OK, some more useful data, I hope. Most of this is "IMO"-tagged; I've been
working with the Xpander for almost 20 years and the AN1x for about ten
months, so there's a disparity in my expertise. So noted...
xpander said:
> AN1x: faster envelopes.
> AN1x: more "sterile" FM - but more consistent across the keyboard.
These are true, but the former much more than the latter. If you tune the
Xpander and let it settle in, FM actually behaves very nicely over a very wide
range of pitches. Remember, it's real analog, and operating temperature has an
effect on this stuff, although in my experience nowhere near as much as with
other analog gear of this vintage.
The slow envelope attacks on the Xpander are, for most people, its Achilles
heel, and the AN1x is much snappier out of the starting gate. Pardon the pun.

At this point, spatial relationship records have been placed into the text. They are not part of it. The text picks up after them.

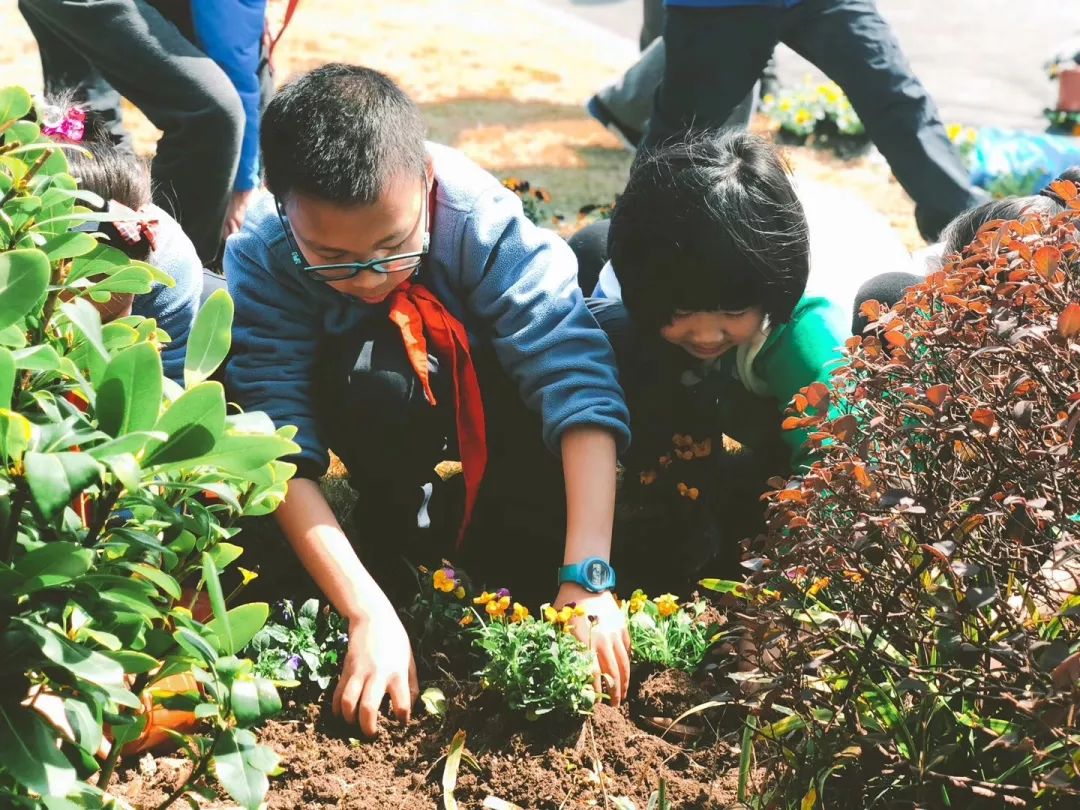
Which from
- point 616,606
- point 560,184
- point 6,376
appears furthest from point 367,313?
point 560,184

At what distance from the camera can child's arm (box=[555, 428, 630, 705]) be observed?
2119 millimetres

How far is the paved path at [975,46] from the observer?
6.68m

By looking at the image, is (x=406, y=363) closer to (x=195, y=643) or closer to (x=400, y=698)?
(x=400, y=698)

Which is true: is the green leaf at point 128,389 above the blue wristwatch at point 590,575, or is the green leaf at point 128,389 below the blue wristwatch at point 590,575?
above

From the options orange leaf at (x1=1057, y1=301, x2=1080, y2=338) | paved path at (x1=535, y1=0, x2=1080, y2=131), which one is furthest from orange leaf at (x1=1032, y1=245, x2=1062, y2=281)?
paved path at (x1=535, y1=0, x2=1080, y2=131)

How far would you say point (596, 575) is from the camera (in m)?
2.18

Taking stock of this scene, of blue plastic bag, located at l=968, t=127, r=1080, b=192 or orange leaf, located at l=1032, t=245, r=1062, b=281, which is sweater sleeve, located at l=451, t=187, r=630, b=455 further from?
blue plastic bag, located at l=968, t=127, r=1080, b=192

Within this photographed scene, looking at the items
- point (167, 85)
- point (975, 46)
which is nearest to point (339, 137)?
point (167, 85)

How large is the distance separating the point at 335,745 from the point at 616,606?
1.83 ft

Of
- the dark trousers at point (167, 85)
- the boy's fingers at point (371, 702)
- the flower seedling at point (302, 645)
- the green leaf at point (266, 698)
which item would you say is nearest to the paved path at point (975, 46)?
the dark trousers at point (167, 85)

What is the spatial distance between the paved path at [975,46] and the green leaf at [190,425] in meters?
6.08

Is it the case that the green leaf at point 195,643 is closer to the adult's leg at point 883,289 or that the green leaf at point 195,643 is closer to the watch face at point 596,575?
the watch face at point 596,575

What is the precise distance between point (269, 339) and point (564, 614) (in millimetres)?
880

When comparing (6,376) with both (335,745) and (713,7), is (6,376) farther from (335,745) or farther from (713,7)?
(713,7)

> Xpander/M12: warmer low end (VCOs)
I think that the overall sound quality of the Xpander goes way beyond "warmer
low end" in comparison to the AN1x. The filters are smoother and richer, the
FM has a lot more character, the modulation capabilities beat the AN1x in
several areas (although with 32 routings over two scenes plus the common ones,
the AN1x stands up better against the Xpander than almost any other synth out
there from the early 1980s until the release of the Nord Modular in 1999), and
the all-analog audio path has a sweet tone that the AN1x can't match.
> Better interface and "look"(graphics) on the Oberheims (What the hell
> was Yamaha thinking with those horrible brown colors ?)
I would have liked more contrast, yes, but the Oberheim is actually very hard
to read under low light conditions. Fortunately everything is done with VFDs
and soft knobs, so once you've memorized where the Page buttons are you can do
almost everything by feel.
> Of course the Oberheims have no Ring Mod/effects/etc.....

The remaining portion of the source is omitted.